THE TASK: Rewrite the records from the start through the line containing "0.87 metres", replacing "outstretched arm" with "extended arm" and keeping everything else the same. Return only those lines.

________________________

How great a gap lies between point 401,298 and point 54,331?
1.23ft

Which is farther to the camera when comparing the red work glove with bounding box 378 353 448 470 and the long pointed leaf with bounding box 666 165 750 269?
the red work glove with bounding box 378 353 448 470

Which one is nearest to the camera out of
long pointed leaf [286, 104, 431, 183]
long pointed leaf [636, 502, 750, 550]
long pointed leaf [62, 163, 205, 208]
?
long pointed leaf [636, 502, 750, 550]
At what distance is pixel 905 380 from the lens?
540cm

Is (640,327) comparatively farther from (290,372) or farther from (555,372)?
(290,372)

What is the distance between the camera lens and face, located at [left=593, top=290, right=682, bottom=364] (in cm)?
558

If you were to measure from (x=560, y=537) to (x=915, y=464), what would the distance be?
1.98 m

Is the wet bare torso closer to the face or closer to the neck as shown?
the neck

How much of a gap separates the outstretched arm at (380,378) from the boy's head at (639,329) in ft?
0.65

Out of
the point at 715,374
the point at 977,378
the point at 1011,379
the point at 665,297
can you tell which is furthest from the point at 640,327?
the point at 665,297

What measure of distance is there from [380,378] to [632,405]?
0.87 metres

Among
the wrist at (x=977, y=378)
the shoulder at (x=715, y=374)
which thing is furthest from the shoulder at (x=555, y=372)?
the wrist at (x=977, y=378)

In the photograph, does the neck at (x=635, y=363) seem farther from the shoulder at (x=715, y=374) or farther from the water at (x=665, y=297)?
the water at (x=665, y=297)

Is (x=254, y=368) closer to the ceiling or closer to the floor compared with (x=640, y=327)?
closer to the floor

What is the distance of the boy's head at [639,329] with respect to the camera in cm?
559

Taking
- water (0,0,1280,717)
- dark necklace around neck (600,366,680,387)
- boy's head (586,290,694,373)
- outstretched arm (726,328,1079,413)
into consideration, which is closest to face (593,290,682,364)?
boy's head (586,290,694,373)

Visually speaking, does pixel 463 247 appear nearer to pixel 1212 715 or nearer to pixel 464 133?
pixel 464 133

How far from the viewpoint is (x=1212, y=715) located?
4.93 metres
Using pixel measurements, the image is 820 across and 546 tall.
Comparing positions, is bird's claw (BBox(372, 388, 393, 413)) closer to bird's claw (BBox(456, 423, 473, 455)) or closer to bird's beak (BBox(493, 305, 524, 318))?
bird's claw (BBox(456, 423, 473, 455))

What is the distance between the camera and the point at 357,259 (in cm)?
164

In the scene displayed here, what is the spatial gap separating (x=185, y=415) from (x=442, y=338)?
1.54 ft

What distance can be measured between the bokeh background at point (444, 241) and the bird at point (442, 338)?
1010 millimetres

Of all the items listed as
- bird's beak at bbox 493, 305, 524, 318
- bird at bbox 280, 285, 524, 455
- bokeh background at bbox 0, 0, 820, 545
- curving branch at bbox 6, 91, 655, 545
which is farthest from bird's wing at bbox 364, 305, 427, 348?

________________________

SOLUTION BELOW:
How great a gap lies between point 401,298 and point 54,331?
1.23ft

Which is farther to the camera when comparing the red work glove with bounding box 378 353 448 470 and the long pointed leaf with bounding box 666 165 750 269?
the red work glove with bounding box 378 353 448 470

Which one is nearest to the camera out of
long pointed leaf [286, 104, 431, 183]
long pointed leaf [636, 502, 750, 550]
long pointed leaf [62, 163, 205, 208]
?
long pointed leaf [636, 502, 750, 550]
At what distance is pixel 905 380 from the lens?
540cm

Is (640,327) comparatively farther from (290,372) or farther from (555,372)?
(290,372)

What is the distance between the camera lens and face, located at [left=593, top=290, right=682, bottom=364] (in cm)?
558

If you were to measure from (x=560, y=537) to (x=915, y=464), what would the distance be?
1.98 m

Is the wet bare torso closer to the face or closer to the neck as shown?
the neck

How much of a gap separates the extended arm at (380,378) from the boy's head at (639,329) in ft?
0.65

Out of
the point at 715,374
the point at 977,378
the point at 1011,379
the point at 665,297
can you tell which is furthest from the point at 640,327?
the point at 665,297

What measure of distance is there from [380,378] to [632,405]?
0.87 metres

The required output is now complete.